**Your instructions**
Check each line of the entries. Copy the ones that contain the string "trap".

(Data items)
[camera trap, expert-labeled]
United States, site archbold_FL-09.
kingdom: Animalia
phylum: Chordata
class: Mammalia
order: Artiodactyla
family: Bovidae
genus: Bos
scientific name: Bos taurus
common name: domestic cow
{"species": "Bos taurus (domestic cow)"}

---

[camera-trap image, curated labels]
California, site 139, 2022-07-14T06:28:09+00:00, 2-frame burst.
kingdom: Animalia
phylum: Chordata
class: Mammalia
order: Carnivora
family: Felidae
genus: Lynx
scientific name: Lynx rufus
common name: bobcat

**Written response**
[camera trap, expert-labeled]
[camera-trap image, curated labels]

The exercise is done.